[Records in a dataset]
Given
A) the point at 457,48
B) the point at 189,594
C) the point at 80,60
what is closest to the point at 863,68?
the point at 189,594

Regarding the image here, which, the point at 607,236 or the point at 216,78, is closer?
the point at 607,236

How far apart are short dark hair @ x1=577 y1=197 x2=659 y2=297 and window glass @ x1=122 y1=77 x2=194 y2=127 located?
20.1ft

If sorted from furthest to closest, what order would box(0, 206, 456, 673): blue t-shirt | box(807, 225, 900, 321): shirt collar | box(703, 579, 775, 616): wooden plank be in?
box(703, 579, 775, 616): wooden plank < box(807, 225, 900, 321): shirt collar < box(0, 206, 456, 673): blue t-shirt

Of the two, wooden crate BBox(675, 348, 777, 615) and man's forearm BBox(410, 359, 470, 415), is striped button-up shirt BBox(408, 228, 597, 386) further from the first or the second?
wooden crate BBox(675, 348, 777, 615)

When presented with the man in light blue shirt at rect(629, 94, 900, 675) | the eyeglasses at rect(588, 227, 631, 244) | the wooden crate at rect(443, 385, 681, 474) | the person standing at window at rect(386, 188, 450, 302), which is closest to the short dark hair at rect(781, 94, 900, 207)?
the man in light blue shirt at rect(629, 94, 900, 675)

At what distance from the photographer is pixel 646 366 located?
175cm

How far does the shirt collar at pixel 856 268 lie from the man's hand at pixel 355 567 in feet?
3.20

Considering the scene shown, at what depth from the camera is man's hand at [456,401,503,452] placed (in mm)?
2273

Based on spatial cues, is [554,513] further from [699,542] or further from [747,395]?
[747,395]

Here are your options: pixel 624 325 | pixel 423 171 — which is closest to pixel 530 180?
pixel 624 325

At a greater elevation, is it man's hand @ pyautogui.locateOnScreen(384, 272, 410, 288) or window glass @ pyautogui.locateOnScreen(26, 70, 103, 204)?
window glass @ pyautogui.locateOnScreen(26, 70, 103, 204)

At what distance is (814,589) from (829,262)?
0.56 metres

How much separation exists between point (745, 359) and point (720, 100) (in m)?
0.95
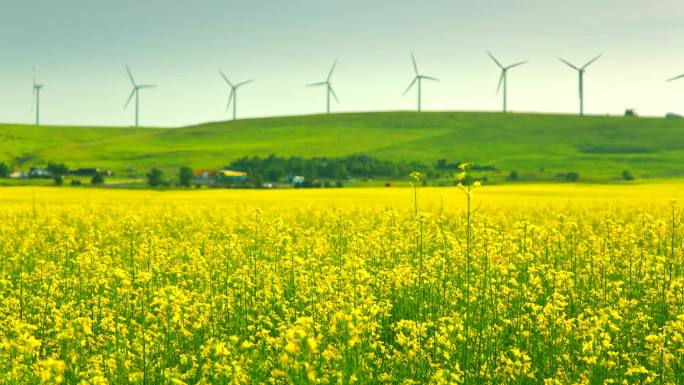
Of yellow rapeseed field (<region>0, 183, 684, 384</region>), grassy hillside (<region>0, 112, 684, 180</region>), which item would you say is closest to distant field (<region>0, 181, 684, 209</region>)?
yellow rapeseed field (<region>0, 183, 684, 384</region>)

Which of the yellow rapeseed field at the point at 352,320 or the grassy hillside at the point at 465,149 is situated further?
the grassy hillside at the point at 465,149

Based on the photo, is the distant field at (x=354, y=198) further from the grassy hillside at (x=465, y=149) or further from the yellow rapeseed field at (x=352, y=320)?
the grassy hillside at (x=465, y=149)

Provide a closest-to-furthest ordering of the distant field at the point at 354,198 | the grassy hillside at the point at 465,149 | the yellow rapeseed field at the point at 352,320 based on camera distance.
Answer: the yellow rapeseed field at the point at 352,320
the distant field at the point at 354,198
the grassy hillside at the point at 465,149

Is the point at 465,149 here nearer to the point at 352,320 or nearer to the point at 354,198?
the point at 354,198

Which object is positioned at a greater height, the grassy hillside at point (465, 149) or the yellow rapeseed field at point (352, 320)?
the grassy hillside at point (465, 149)

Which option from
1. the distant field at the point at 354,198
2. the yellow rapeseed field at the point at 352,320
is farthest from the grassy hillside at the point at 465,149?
the yellow rapeseed field at the point at 352,320

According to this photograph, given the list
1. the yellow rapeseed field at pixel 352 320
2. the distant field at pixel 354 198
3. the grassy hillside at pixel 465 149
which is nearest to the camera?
the yellow rapeseed field at pixel 352 320

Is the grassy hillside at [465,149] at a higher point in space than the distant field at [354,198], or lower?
higher

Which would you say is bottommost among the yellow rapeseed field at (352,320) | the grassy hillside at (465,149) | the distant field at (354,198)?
the yellow rapeseed field at (352,320)

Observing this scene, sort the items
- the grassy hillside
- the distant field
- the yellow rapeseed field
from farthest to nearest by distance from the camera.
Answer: the grassy hillside, the distant field, the yellow rapeseed field

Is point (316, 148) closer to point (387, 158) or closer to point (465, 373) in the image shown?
point (387, 158)

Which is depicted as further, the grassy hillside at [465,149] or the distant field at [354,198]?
the grassy hillside at [465,149]

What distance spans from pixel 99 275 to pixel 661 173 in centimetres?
13569

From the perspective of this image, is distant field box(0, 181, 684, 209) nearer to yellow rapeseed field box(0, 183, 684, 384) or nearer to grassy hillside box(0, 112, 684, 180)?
yellow rapeseed field box(0, 183, 684, 384)
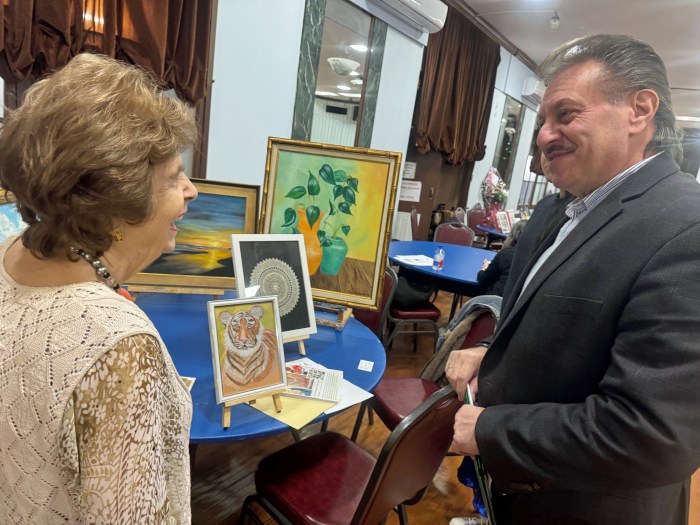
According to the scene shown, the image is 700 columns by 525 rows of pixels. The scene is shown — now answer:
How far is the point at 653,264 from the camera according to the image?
0.83 m

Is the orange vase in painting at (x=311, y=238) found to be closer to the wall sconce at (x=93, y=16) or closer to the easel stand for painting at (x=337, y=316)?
the easel stand for painting at (x=337, y=316)

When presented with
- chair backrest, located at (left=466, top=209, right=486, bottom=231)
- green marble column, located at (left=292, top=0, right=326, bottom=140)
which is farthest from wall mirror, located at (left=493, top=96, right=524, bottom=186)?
green marble column, located at (left=292, top=0, right=326, bottom=140)

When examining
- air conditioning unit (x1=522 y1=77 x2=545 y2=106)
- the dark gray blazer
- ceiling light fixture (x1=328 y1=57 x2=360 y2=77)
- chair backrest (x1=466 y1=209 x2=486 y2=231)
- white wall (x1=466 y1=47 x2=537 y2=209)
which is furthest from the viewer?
air conditioning unit (x1=522 y1=77 x2=545 y2=106)

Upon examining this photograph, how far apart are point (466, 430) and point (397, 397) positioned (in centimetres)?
111

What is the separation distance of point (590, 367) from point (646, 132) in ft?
1.77

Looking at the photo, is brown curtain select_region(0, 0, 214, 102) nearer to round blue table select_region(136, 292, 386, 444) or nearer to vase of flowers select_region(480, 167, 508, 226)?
round blue table select_region(136, 292, 386, 444)

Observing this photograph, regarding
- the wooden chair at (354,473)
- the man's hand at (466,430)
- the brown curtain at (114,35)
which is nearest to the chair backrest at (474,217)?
the brown curtain at (114,35)

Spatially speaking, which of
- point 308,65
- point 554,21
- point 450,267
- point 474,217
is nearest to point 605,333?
point 450,267

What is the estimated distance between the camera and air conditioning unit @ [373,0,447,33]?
4.38m

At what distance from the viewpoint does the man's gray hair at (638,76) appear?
3.20 feet

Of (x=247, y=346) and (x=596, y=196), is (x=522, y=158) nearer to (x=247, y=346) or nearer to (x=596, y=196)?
(x=596, y=196)

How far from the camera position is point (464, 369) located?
1.35m

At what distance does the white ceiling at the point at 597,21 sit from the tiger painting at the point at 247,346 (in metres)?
5.71

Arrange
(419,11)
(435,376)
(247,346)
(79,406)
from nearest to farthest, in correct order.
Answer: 1. (79,406)
2. (247,346)
3. (435,376)
4. (419,11)
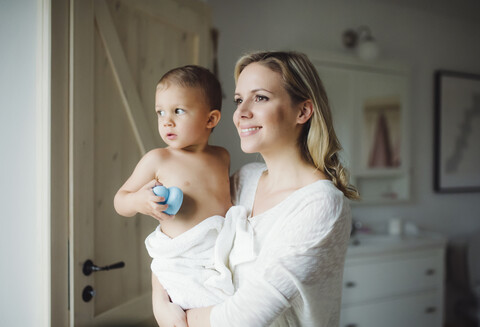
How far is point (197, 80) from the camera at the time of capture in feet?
3.22

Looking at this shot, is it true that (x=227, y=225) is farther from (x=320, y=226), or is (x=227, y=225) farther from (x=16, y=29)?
(x=16, y=29)

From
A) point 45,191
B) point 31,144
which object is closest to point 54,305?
point 45,191

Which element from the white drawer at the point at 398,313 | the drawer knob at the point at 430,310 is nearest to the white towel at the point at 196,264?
the white drawer at the point at 398,313

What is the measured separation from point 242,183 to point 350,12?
2.45 m

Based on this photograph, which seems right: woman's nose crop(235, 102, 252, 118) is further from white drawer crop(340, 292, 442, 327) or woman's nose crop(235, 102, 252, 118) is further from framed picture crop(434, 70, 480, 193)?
framed picture crop(434, 70, 480, 193)

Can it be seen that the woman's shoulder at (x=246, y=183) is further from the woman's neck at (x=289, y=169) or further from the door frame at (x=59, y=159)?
the door frame at (x=59, y=159)

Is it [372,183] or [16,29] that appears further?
[372,183]

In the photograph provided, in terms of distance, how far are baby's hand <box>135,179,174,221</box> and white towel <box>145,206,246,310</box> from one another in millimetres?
94

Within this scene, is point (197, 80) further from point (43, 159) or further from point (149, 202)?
point (43, 159)

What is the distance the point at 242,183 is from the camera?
46.9 inches

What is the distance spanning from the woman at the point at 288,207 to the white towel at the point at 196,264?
0.04 meters

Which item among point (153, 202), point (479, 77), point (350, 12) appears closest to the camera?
point (153, 202)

Task to carry out: Render the records from the line containing "What is the distance spanning" through the end of the records as a two-column CSV with the columns record_text and answer, one row per record. Put each value in its own quoted field and turn any line breaks into spaces.

Solved problem:
record_text,answer
"What is the distance spanning from the woman at the point at 288,207 to the white towel at the point at 196,264?","0.04 meters"
"Which item among point (153, 202), point (479, 77), point (350, 12) appears closest to the camera?","point (153, 202)"